As the businesses have progressed due to also being “factory based” also means sourcing recyclable, locally sourced and sustainable materials are all a realistic goal that companies are looking to achieve. Small developers or even medium size may not have the luxury of choice and time to be doing the same which are other good reasons for modular home construction.
When I seen these home designs it instantly appealed to me as the use of natural foliage for shade is something that can also be utilised for shipping container housing as we all know sitting under trees in the shade makes things a lot more bearable so why not put an entire house or apartments under greenery?
GreeNOLA (NOLA being short for New Orleans, Louisiana) took the win in a Global Green Competition. It was submitted by New York-based architects Andrew Kotchen and Matthew Berman of Workshop/APD.

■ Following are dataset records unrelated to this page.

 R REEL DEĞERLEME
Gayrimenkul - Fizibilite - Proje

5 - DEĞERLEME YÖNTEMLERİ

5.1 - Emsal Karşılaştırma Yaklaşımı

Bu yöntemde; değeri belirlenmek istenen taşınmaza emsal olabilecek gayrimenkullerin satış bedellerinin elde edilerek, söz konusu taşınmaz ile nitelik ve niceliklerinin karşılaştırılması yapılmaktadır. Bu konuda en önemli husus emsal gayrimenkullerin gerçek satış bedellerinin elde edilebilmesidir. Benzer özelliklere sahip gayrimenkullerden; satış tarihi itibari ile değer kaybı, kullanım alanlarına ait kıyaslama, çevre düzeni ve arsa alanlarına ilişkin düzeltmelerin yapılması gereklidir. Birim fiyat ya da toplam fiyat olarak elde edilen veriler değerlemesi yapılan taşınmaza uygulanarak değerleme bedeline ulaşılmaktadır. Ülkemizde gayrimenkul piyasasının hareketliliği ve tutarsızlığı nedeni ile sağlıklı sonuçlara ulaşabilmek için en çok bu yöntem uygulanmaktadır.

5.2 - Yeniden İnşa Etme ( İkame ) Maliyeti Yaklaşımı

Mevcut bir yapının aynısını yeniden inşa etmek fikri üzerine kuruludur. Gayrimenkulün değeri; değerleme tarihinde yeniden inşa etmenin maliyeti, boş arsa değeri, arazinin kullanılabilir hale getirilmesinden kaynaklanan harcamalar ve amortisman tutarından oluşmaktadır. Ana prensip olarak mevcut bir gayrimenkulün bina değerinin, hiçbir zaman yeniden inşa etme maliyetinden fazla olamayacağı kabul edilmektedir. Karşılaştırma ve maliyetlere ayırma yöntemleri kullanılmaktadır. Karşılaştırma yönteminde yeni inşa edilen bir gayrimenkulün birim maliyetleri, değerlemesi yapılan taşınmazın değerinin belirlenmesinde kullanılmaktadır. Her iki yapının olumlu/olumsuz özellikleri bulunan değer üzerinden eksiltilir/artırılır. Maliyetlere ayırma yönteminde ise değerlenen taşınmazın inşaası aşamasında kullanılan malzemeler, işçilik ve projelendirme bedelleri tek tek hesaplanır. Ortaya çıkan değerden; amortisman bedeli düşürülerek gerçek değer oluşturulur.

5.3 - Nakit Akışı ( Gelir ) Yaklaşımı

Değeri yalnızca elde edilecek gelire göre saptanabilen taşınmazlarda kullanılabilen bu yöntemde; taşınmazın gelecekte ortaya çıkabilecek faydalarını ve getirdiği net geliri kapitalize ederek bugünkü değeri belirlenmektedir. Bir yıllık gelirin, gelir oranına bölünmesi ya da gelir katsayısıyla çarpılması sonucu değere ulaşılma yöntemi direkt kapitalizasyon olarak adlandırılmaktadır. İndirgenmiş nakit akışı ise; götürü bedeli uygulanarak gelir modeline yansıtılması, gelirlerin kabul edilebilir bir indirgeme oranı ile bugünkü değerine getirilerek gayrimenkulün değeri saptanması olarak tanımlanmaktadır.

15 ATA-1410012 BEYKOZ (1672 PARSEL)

The GreeNOLA plan takes six houses and two multifamily units which employ energy-efficient appliances, solar power and recycled building materials. Also integrating child care and a community garden in the hope this will help cut down on pollution and reduce energy consumption by at least 50%.
Although runner up with ShotgunLOFT by Frederic Schwartz of Schwartz Architecture didn’t win his design works well with modular construction and trellis’s to give natural shade stepped away from the buildings. On top of looking at the design and home elements the cost of building the units was also looked at by the designer who came up with a self-help/sweat equity financial model. Which I agree with as it brings in the human element of pride and being part of the project.
In one of the worst hit areas from Hurricane Katrina which left heavy flooding in its aftermath developers have come up with a new prototype home that is designed for rapid deployment for areas blown away by hurricanes and tornadoes or knocked down by earthquakes.
The Roese Sunshower SSIP house in New Orleans is designed to be shipped in a single shipping container as well as for rapid deployment as a quick housing solution that is also permanent as well as strong enough to withstand other calamaties. Adding to this a solar panel array to help with recovery as it can operate off grid.
As you can see the wall sections are formed from SIP eps foam core encased in a Galvalume steel skin. I have used similar in the construction of large freezer/chiller buildings and factory units in the UK as the method is not only light but very easy to work with. Adding to that its also moisture resistant and works as a hydroscopic thermal mass which helps to remove heat from the building.
Models were submitted as part of a design competition and the winning entry was the Roese Sunshower SSIP house. Lots of good ideas and rapid deployment is always key to disasters due to the camera switching off generally public interest does to. So getting it done quickly while there is still public support and funds is always critical.